I personally am not a fan of horse and camel rides, probably because it feels like I am hurting both them and me physically and mentally. But as we escalated, the temperature began to drop, the colour of the sky turned from blue to grey and the view of the valley looked like a dream.
We paused for a bit and had a round of paranthas, dal and achaar. Now that I stay in Bangalore, I truly miss the North Indian Food, especially the pahadi paranthas. I put on my jacket, cap and woolen gloves and resumed the ride quickly as it had started to drizzle. Within 2.5 hours of taking the horses, we reached the horse parking, just 1 km away from the area which offered accommodation. As soon as we started walking towards it, it began to snow. People were running around trying to hold on to their umbrellas and pittus were taking the pilgrims downhill by covering the seats with huge plastic covers. We stood under an overcrowded shelter shivering to the core, watching the snowflakes passionately greeting the valley as I took some pictures and waited for our chai and Parle-G.
It wouldn’t stop snowing. So we stopped waiting and rushed to the tea shops to ask for accommodation. Thankfully, we found a tent belonging to a tea-seller and chilled there for a bit. It was 5:30 p.m. and we decided to try our luck for the darshan despite people warning us about the long queues and the temple closing at 7 p.m.
We started walking towards the temple.

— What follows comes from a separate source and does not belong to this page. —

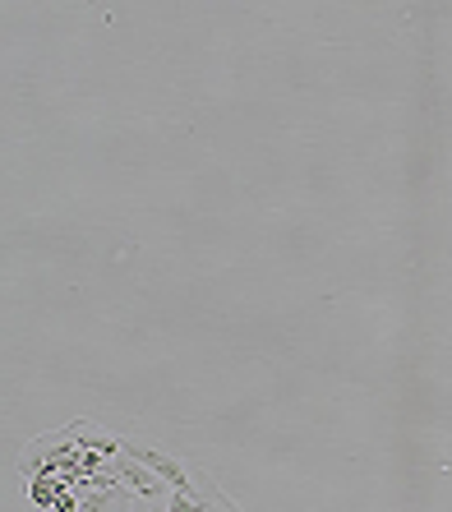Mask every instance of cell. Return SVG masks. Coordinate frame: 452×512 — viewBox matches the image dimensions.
<instances>
[{"label": "cell", "instance_id": "6da1fadb", "mask_svg": "<svg viewBox=\"0 0 452 512\" xmlns=\"http://www.w3.org/2000/svg\"><path fill=\"white\" fill-rule=\"evenodd\" d=\"M120 457H130V462L148 466L157 480H167L171 489H194V480L185 476V466L176 462V457H167L162 448H148V443H134V439H120ZM199 494V489H194Z\"/></svg>", "mask_w": 452, "mask_h": 512}, {"label": "cell", "instance_id": "7a4b0ae2", "mask_svg": "<svg viewBox=\"0 0 452 512\" xmlns=\"http://www.w3.org/2000/svg\"><path fill=\"white\" fill-rule=\"evenodd\" d=\"M120 489L130 494V499H139V503H167V480H157L148 466H139V462H130V457H120Z\"/></svg>", "mask_w": 452, "mask_h": 512}, {"label": "cell", "instance_id": "3957f363", "mask_svg": "<svg viewBox=\"0 0 452 512\" xmlns=\"http://www.w3.org/2000/svg\"><path fill=\"white\" fill-rule=\"evenodd\" d=\"M167 512H213V508H208V499H203V494H194V489H171V494H167Z\"/></svg>", "mask_w": 452, "mask_h": 512}, {"label": "cell", "instance_id": "277c9868", "mask_svg": "<svg viewBox=\"0 0 452 512\" xmlns=\"http://www.w3.org/2000/svg\"><path fill=\"white\" fill-rule=\"evenodd\" d=\"M208 494H213V503H217V508H226V512H240V503H231V499H226V494H222V489H213V485H208Z\"/></svg>", "mask_w": 452, "mask_h": 512}, {"label": "cell", "instance_id": "5b68a950", "mask_svg": "<svg viewBox=\"0 0 452 512\" xmlns=\"http://www.w3.org/2000/svg\"><path fill=\"white\" fill-rule=\"evenodd\" d=\"M130 512H167V503H139V499H134Z\"/></svg>", "mask_w": 452, "mask_h": 512}]
</instances>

Its mix of dark grey and brown stands out and shrines even under a cloudy sky.
After a full-day hike, standing in the queue felt serene. We stood there gushing over the snow-capped mountain peaks surrounding us and I swear that a sheet of snow far away was a replica of India's map. Chatting with strangers about the 2013 tragedy which wiped away the solid roads and so much more from this holy paradise of India was heart-breaking but that long queue spoke of the relentless devotion of the pilgrims whose faith brings them to pursue this long journey, only in search of their one true God. With hundreds of thoughts and a few conversations about life and other drugs, 2 hours flew by and we finally entered inside one of the most revered temples of the world. We quickly did our prayers and bought prasad and gangajal for family and friends back home and started to walk back to our tent. It was pitch dark and the phone’s torchlight was the only light till my friend pointed up and I looked up to see the crystal clear night sky blanketed with trillions of stars twinkling. I felt my heart smile.
Happy and weary, we had a light meal and slept early, intending to start our descent at the crack of dawn. The temperature dropped to a -2 degree celsius that night and I was up all night in my sleeping bag praying for it to get warmer out there.